Diagnosticado com uma pneumonia, o presidente Luiz Inácio Lula da Silva foi prudente ao acatar as orientações médicas e decidir adiar a visita que faria à China, com embarque programado para o último fim de semana. Não se questiona a relevância da viagem, organizada para firmar e negociar uma série de acordos com o principal parceiro comercial do país, mas o fato é que, diante das circunstâncias, se abre– e deve ser aproveitada – uma oportunidade para o governo adiantar o andamento de questões domésticas pendentes que precisam de encaminhamento. O tema prioritário, sem dúvida, é o novo marco fiscal.
Sem ir à China, Lula tem mais tempo para analisar a proposta e conduzir conversas sobre o arcabouço fiscal
Paira grande expectativa dos agentes econômicos sobre a fórmula a ser apresentada para garantir o equilíbrio das contas, com a sustentabilidade da dívida pública no médio e longo prazos.
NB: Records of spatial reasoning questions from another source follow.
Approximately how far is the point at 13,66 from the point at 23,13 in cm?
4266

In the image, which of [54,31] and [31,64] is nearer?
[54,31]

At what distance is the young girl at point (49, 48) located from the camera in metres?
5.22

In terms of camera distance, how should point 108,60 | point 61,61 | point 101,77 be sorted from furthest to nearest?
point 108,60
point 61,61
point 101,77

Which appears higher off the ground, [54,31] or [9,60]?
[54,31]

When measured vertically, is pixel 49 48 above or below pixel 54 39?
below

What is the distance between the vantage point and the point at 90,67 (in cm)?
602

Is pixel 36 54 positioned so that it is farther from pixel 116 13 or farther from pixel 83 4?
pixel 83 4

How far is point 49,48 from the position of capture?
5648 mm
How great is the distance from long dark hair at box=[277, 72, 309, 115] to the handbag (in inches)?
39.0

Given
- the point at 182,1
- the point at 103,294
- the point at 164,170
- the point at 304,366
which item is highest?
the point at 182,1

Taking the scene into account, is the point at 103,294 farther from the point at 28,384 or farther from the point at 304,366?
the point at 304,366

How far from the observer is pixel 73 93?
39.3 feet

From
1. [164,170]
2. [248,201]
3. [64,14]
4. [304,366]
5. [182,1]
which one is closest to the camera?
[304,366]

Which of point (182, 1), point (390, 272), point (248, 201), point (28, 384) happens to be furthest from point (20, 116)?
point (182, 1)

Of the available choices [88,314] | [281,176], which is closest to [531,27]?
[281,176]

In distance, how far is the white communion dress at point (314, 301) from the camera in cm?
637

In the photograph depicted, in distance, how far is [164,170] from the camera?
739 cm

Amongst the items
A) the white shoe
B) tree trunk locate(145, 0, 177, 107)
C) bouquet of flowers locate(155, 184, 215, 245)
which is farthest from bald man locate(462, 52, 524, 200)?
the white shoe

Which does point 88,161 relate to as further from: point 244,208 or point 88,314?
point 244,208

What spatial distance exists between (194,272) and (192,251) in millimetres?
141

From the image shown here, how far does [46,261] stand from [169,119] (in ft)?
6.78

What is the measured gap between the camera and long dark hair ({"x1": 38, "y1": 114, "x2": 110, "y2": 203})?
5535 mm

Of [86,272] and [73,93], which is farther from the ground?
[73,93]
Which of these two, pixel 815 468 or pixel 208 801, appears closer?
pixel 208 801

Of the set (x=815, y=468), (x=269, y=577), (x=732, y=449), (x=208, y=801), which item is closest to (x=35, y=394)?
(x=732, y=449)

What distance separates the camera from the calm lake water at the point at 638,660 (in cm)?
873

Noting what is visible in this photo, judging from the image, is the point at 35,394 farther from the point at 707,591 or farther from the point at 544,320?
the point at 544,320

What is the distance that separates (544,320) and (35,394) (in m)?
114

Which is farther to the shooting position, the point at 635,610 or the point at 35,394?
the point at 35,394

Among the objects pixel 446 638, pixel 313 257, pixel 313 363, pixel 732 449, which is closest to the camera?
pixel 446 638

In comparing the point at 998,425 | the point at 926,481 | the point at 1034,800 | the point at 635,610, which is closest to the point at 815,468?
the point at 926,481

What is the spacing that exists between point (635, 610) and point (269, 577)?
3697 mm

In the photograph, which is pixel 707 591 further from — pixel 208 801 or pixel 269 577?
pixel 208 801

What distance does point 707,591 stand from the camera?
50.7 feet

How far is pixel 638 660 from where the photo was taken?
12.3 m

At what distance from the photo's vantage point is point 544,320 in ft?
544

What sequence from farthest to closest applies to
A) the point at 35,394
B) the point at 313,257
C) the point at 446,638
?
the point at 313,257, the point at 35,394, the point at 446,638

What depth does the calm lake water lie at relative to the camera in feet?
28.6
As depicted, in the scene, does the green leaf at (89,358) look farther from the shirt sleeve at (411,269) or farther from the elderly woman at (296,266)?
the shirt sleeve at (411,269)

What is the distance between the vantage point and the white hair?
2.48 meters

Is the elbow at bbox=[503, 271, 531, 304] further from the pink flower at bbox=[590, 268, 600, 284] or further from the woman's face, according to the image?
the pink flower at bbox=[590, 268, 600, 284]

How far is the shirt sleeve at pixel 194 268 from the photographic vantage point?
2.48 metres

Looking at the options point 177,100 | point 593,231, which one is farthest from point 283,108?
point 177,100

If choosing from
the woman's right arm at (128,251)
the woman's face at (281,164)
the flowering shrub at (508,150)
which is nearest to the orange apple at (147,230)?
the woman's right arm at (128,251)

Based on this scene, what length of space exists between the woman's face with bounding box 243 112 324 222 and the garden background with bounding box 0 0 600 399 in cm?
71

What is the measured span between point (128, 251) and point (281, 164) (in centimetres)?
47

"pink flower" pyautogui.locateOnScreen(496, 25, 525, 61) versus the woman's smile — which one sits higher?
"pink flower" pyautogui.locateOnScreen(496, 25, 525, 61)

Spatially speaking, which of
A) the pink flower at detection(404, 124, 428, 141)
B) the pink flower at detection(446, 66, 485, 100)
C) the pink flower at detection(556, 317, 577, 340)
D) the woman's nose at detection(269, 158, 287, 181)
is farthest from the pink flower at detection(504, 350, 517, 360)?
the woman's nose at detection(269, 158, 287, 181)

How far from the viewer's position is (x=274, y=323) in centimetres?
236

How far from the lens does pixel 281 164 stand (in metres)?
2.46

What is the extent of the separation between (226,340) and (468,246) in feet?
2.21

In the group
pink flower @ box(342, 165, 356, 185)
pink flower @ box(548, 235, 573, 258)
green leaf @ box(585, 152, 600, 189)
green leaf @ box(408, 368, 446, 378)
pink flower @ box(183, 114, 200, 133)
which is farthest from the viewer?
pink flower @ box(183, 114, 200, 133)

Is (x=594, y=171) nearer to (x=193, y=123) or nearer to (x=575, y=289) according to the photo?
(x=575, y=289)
Noticiava-se, na semana passada, que o presidente bateria o martelo sobre a proposta só após o retorno da missão à China, que se encerraria apenas na sexta-feira. Como teve de ficar em Brasília, Lula vai aproveitar os próximos dias, enquanto se restabelece, para despachos internos no Palácio da Alvorada, especialmente com ministros. Assim, apenas com agendas internas ao menos até quarta-feira, o presidente tem mais tempo para analisar a proposta, conduzir conversas e buscar alinhamento sobre o arcabouço fiscal. O próprio ministro da Fazenda, Fernando Haddad, também viajaria. Ao permanecer no país, também tem a chance de retomar contatos para tratar do tema.
O ministro das Relações Institucionais, Alexandre Padilha, adiantou ontem que Lula permaneceria ao menos até quarta-feira no Alvorada, mas não deu prazo para o governo finalmente revelar os termos da proposta do marco fiscal. O ideal seria que se desse a urgência que o assunto merece. Sem que se conheçam suas bases, permanece a paralisia em torno de decisões econômicas, e ruídos que surgem a todo momento ganham mais relevância e geram turbulências desnecessárias. O que resta, como disse ontem a ministra do Planejamento, Simone Tebet, é a definição pelo presidente de alguns parâmetros, uma decisão que, ao fim, é de natureza política.
Sem compromissos externos e viagens pelo país, Lula pode ainda tentar elevar os esforços para mediar a crise entre os presidentes do Senado, Rodrigo Pacheco, e da Câmara, Arthur Lira, em torno da tramitação das medidas provisórias (MPs). É um impasse que tem de ser solucionado, em nome dos interesses do país.
Também seria proveitoso se Lula utilizasse o período de maior resguardo, enquanto recupera a saúde, para refletir sobre os excessos verbais dos últimos dias. O presidente fez a sua campanha eleitoral com o compromisso de trabalhar pelo apaziguamento. Prometeu não se mover por desejos de vingança. O que se viu na semana passada, no entanto, foi uma postura rancorosa, com o uso de expedientes tantas vezes criticados em seu antecessor, como teorias conspiratórias para atacar adversários. A tarefa de governar o país, diante de tantos problemas reais que afligem a população, será mais custosa e terá maior risco de fracasso se os ressentimentos se sobrepuserem à postura esperada de um ocupante do cargo de presidente da República.